Chairman Bernanke hadn’t even finished his press conference when an investor of our acquaintance who was watching on television sent over an email describing the event as the “illusion of transparency.” We’re not sure the blame attaches solely to Mr. Bernanke, in that the person holding a press conference is never the only player. There are also those who ask, or fail to ask, the questions. In any event, it’s hard to see much illumination in a press conference in which the chairman of a central bank whose currency is collapsing fails to utter even once the word gold.
That is the stunt that Mr. Bernanke managed to pull off this afternoon. He spoke of inflation only in terms of the consumer price index. His willingness, even eagerness, to signal that there was unlikely to be a third round of quantitative easing suggested to Evan Lorenz, who was covering the event for the Sun and for Grant’s Interest Rate Observer, that he was acknowledging that inflation is on the horizon. “Inflation ahead,” is the headline the Drudge Report, which has been one of the keenest observers of the dollar collapse, put up over a second headline, “GOLD RECORD— AGAIN.”

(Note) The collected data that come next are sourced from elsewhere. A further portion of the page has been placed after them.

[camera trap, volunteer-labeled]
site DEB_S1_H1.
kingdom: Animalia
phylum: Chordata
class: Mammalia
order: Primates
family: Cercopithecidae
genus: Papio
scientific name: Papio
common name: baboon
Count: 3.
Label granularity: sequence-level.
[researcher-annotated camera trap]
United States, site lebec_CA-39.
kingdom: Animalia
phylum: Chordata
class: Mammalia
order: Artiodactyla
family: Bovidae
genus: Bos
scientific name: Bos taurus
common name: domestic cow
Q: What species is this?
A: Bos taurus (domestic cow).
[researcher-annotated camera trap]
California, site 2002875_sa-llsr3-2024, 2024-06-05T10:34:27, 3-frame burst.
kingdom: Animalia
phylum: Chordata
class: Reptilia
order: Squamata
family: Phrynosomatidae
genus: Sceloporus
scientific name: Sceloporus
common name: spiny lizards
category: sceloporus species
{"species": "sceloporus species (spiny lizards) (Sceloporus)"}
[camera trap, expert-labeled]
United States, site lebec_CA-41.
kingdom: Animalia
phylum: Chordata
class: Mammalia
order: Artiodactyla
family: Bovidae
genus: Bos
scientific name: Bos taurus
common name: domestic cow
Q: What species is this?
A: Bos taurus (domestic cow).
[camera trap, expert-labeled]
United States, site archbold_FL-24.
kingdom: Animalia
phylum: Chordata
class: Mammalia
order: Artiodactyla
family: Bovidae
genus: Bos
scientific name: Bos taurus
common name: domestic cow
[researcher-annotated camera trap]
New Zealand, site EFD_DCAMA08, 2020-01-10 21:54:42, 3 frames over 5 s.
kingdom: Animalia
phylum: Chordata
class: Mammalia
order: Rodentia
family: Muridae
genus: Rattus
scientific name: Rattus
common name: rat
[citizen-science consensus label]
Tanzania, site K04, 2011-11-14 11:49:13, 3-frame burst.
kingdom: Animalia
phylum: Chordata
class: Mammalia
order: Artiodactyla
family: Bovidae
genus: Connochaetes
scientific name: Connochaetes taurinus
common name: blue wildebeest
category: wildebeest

Even as the chairman was speaking, the economist David Malpass pointed out in a telegram this afternoon, the dollar lost value, dropping to a 1,529th of an ounce of gold. Yet not a word about gold at the press conference. Call it the dog that didn’t bark. The chairman spoke of the high cost of gas without once acknowledging that the price of gasoline is lower in value — meaning it takes less gold or silver to buy it — than it did at, say, the start of President Obama’s term. The president seemed oblivious to this irony when he spoke in his radio address over the weekend of how there is no “silver bullet” that will deal with the soaring gas prices.
What the silver price actual shows is that it’s not the gasoline that’s going up but the dollar that’s going down. So it’s just bizarre for Mr. Bernanke to be talking of a “strong and stable” dollar, which he did, Mr. Malpass pointed out, three times in the press conference. The result is what Mr. Malpass called “a disconnect between the rhetoric and the policy” because “the dollar is neither strong nor stable and the U.S. hasn’t supported it.” Said Mr. Malpass, a former official under President Reagan: “For years, Treasury and the Fed have acted as if the current value of the dollar qualifies as “strong and stable.” This severely undercuts the credibility of Treasury and the Fed on the dollar.”